=== Text for analysis ===

When I turned 29 I complained about getting old, as I looked down the barrel of the last year of my twenties. I was completely oblivious to how much my life would change by the time I turned 30.
A few months before my 30th birthday I felt pain down the side of my breast and under my arm. I couldn’t feel a lump, but I still panicked, as one of my girlfriends had breast cancer at age 23. I Googled breast cancer symptoms and the information I found said breast cancer is usually painless, and that less than 1% of Australian women diagnosed with breast cancer are aged under 30. So, I decided that pain was a good sign, and statistically, it wasn’t going to happen to more than one person in my group of friends in our twenties… and life was going too well for me for something like this to happen! So I did nothing.
Two months later the pain was still there, so I went to the doctor. He couldn’t find a lump either but thankfully sent me for an ultrasound to determine the cause of the pain. That ultrasound potentially saved my life. I was told the area causing me pain was nothing to be concerned about, but there was a 2cm centimetre lump in another part of the same breast that needed investigation. I was aghast at how obvious the lump was once I knew it was there.
After a subsequent biopsy and anxious two week wait from my first doctor’s appointment, I was diagnosed with breast cancer, the week before my 30th birthday. Two days later I had surgery to remove the lump and two lymph nodes. Thankfully, the cancer hadn’t spread and the surgical margins were clear, but on the last day of my twenties I was told there was an invasive type of cancer growing within the lump that had been removed and because of this I would need treatment. I was inconsolable, unable to comprehend how or why this had happened to me. I collapsed onto Mum’s couch and sobbed, overwhelmed with grief and fear.
I remember my 30th birthday as a day of both extreme happiness and sorrow. I felt like I was floating on a cloud, buoyed by the outpouring of love and support from family, friends and colleagues. But I couldn’t shake the sick horrible feeling I had inside as I tried to come to terms with my diagnosis. Life as I knew it had changed. I was terrified about the unknown journey ahead of me.

=== Entries shown ===
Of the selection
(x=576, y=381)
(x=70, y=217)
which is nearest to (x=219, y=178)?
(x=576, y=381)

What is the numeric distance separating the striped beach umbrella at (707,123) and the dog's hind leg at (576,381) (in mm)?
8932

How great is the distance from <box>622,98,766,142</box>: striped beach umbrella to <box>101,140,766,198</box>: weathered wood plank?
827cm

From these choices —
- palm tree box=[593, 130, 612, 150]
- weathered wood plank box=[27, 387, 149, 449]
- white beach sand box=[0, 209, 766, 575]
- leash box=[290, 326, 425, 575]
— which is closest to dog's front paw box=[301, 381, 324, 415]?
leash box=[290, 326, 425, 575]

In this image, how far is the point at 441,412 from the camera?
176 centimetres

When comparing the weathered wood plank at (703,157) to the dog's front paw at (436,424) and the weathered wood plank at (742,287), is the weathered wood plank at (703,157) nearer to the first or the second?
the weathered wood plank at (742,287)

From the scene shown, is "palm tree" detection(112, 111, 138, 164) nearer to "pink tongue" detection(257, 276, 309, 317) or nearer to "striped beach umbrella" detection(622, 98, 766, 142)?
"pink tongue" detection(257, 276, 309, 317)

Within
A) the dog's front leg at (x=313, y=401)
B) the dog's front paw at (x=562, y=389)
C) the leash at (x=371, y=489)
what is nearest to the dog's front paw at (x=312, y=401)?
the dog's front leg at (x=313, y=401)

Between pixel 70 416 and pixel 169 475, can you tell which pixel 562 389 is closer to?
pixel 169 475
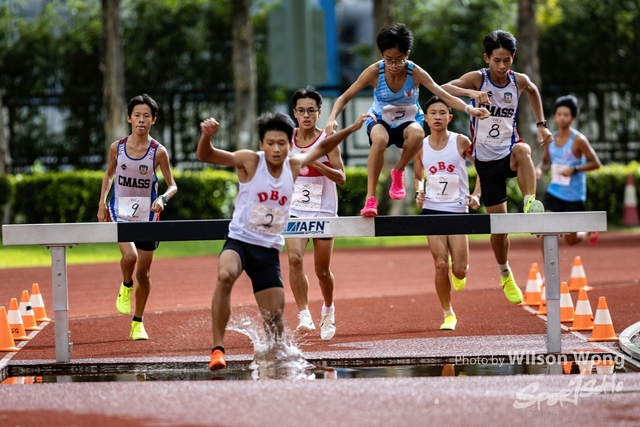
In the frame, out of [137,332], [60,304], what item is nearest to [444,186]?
[137,332]

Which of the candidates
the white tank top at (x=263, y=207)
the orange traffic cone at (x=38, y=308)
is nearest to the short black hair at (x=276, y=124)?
the white tank top at (x=263, y=207)

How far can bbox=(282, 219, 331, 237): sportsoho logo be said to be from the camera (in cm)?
862

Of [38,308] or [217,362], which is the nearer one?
[217,362]

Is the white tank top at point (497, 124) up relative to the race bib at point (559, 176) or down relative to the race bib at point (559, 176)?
up

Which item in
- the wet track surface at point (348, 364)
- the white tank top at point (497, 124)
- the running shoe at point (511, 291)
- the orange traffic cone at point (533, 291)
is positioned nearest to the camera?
the wet track surface at point (348, 364)

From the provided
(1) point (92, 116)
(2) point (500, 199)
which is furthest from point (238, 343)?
(1) point (92, 116)

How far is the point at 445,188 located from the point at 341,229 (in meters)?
1.74

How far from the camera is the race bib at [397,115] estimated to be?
372 inches

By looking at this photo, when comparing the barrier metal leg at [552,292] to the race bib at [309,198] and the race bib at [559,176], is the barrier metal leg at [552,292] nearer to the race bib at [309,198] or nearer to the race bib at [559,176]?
the race bib at [309,198]

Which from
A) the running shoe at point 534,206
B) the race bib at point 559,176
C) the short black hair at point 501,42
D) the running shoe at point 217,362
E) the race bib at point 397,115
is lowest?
the running shoe at point 217,362

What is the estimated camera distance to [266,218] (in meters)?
7.84

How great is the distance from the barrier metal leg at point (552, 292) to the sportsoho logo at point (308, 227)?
1752mm

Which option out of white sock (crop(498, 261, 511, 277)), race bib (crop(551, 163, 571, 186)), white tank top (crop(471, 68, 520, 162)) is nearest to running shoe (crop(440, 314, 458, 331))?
white sock (crop(498, 261, 511, 277))

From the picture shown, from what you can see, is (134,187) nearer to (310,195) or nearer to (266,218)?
(310,195)
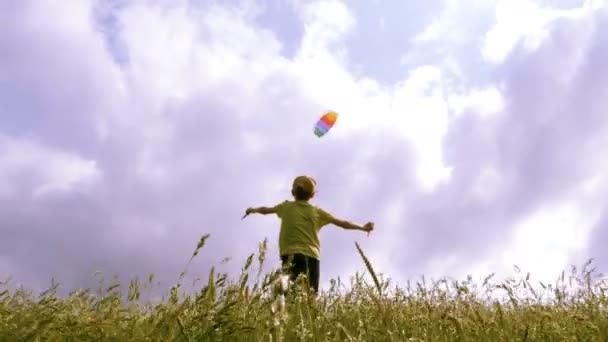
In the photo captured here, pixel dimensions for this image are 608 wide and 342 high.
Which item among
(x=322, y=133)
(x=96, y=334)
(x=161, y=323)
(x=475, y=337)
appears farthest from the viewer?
(x=322, y=133)

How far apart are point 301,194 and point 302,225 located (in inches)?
22.3

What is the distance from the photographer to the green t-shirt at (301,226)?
345 inches

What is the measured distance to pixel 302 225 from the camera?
8.86m

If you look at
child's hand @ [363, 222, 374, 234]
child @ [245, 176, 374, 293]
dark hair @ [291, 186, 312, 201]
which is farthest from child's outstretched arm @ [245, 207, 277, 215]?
child's hand @ [363, 222, 374, 234]

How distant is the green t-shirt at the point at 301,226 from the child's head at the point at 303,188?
4.8 inches

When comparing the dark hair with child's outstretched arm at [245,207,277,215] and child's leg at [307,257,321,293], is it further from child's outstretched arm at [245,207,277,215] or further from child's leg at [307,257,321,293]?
child's leg at [307,257,321,293]

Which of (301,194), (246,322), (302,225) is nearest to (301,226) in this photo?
(302,225)

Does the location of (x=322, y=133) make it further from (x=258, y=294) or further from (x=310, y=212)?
(x=258, y=294)

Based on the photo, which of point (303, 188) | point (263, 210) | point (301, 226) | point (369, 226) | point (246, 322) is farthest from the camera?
point (303, 188)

=== Tasks to carry out ===
a: In the breast cancer account, how many lymph nodes were removed during surgery?
b: Please list, in order, the medical tests and the operation the narrator of the breast cancer account underwent.

=== Task-by-task answers ===
a: Two lymph nodes were removed.

b:
1. Ultrasound
2. Biopsy
3. Surgery to remove the lump and two lymph nodes